All of the turmoil to occur (i.e., riots, protests, looting, lack of groceries) will put the USA at a disadvantage to counter the push of China to dominate and enslave the world (including the USA). Who knows, we might have to buy all Chinese products from Chinese companies (bye bye Apple). We will be forced to work 996 (09:00 AM – 09:00 PM 6 days a week).

Please think before you vote. I personally want to maintain our way of life with some few changes to capitalism and democracy.

Sorry for the long introduction in this post, but I am very concerned about the mockery a group of people have made out of our electoral system. I love the USA and our founding values are being threatened by a few local and foreign interests.

I randomly picked up problem 351 from LeetCode named Count Negative Numbers in a Sorted Matrix.

Given a m * n matrix grid which is sorted in non-increasing order both row-wise and column-wise. 
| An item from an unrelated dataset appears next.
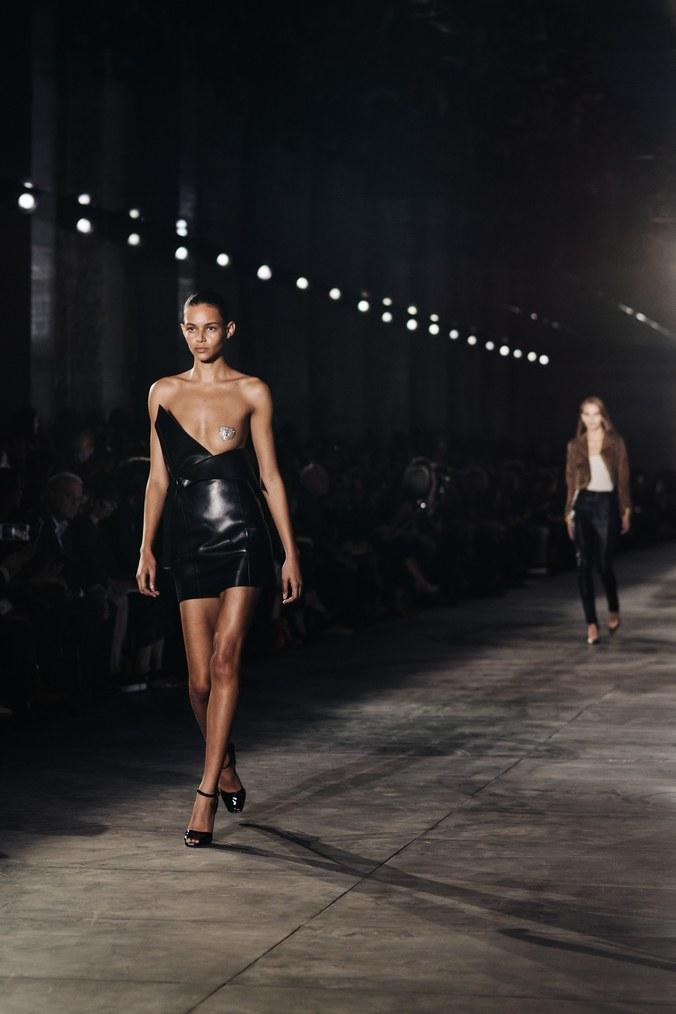 Những xu hướng thời trang làm điên đảo các quý cô Paris - 1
Return the number of negative numbers in grid.

Constraints:

m == grid.length
n == grid[i].length
1 <= m, n <= 100
-100 <= grid[i][j] <= 100

In a nutshell we are given a matrix of integer values. The values in each row are ordered from high to low. Some rows may or may not contain negative values. The challenge if you wish to accept it, is to return the total number of negative values in the provided grid.

I might have missed something, so if interested, please read the requirements for this problem in the LeetCode site.

I will solve the problem using the Java programming language, using the VSCode IDE on a Windows 10 machine. In addition, for sake of learning something extra, I like to build my own test scaffolding.

class Solution {
    public int countNegatives(int[][] grid) {
        
    }
}

We need to develop the countNegatives() function which will count the number of negative integers in the provided grid.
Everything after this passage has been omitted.